→ **Stored items**
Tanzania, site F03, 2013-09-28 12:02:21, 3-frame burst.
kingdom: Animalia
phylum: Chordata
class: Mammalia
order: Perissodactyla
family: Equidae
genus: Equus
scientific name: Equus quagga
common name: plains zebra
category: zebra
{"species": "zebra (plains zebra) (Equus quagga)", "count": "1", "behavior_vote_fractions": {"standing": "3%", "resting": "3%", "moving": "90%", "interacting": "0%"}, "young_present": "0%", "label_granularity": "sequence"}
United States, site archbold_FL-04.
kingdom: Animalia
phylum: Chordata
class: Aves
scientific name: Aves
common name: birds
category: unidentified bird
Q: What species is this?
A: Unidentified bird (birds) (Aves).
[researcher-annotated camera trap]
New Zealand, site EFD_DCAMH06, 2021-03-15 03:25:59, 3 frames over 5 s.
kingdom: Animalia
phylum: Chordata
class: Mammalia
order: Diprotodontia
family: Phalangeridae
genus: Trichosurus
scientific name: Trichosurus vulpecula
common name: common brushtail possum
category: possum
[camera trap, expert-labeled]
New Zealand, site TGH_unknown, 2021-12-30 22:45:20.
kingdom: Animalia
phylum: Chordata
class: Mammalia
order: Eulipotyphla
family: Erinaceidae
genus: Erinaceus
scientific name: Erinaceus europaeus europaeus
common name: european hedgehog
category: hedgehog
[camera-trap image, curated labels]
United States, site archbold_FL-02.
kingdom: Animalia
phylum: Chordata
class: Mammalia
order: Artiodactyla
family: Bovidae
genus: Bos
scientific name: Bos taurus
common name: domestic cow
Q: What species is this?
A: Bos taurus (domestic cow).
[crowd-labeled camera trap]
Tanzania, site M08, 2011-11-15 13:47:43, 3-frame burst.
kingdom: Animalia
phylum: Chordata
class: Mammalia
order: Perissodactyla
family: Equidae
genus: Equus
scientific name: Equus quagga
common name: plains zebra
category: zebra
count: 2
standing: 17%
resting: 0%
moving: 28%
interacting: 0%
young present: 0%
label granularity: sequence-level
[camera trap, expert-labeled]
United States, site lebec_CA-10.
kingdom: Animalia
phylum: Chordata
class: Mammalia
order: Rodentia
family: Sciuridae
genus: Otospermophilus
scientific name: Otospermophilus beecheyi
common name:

→ **What you need to do**
Reproduce the entries above exactly.

→ **Your solution**
Tanzania, site F03, 2013-09-28 12:02:21, 3-frame burst.
kingdom: Animalia
phylum: Chordata
class: Mammalia
order: Perissodactyla
family: Equidae
genus: Equus
scientific name: Equus quagga
common name: plains zebra
category: zebra
{"species": "zebra (plains zebra) (Equus quagga)", "count": "1", "behavior_vote_fractions": {"standing": "3%", "resting": "3%", "moving": "90%", "interacting": "0%"}, "young_present": "0%", "label_granularity": "sequence"}
United States, site archbold_FL-04.
kingdom: Animalia
phylum: Chordata
class: Aves
scientific name: Aves
common name: birds
category: unidentified bird
Q: What species is this?
A: Unidentified bird (birds) (Aves).
[researcher-annotated camera trap]
New Zealand, site EFD_DCAMH06, 2021-03-15 03:25:59, 3 frames over 5 s.
kingdom: Animalia
phylum: Chordata
class: Mammalia
order: Diprotodontia
family: Phalangeridae
genus: Trichosurus
scientific name: Trichosurus vulpecula
common name: common brushtail possum
category: possum
[camera trap, expert-labeled]
New Zealand, site TGH_unknown, 2021-12-30 22:45:20.
kingdom: Animalia
phylum: Chordata
class: Mammalia
order: Eulipotyphla
family: Erinaceidae
genus: Erinaceus
scientific name: Erinaceus europaeus europaeus
common name: european hedgehog
category: hedgehog
[camera-trap image, curated labels]
United States, site archbold_FL-02.
kingdom: Animalia
phylum: Chordata
class: Mammalia
order: Artiodactyla
family: Bovidae
genus: Bos
scientific name: Bos taurus
common name: domestic cow
Q: What species is this?
A: Bos taurus (domestic cow).
[crowd-labeled camera trap]
Tanzania, site M08, 2011-11-15 13:47:43, 3-frame burst.
kingdom: Animalia
phylum: Chordata
class: Mammalia
order: Perissodactyla
family: Equidae
genus: Equus
scientific name: Equus quagga
common name: plains zebra
category: zebra
count: 2
standing: 17%
resting: 0%
moving: 28%
interacting: 0%
young present: 0%
label granularity: sequence-level
[camera trap, expert-labeled]
United States, site lebec_CA-10.
kingdom: Animalia
phylum: Chordata
class: Mammalia
order: Rodentia
family: Sciuridae
genus: Otospermophilus
scientific name: Otospermophilus beecheyi
common name:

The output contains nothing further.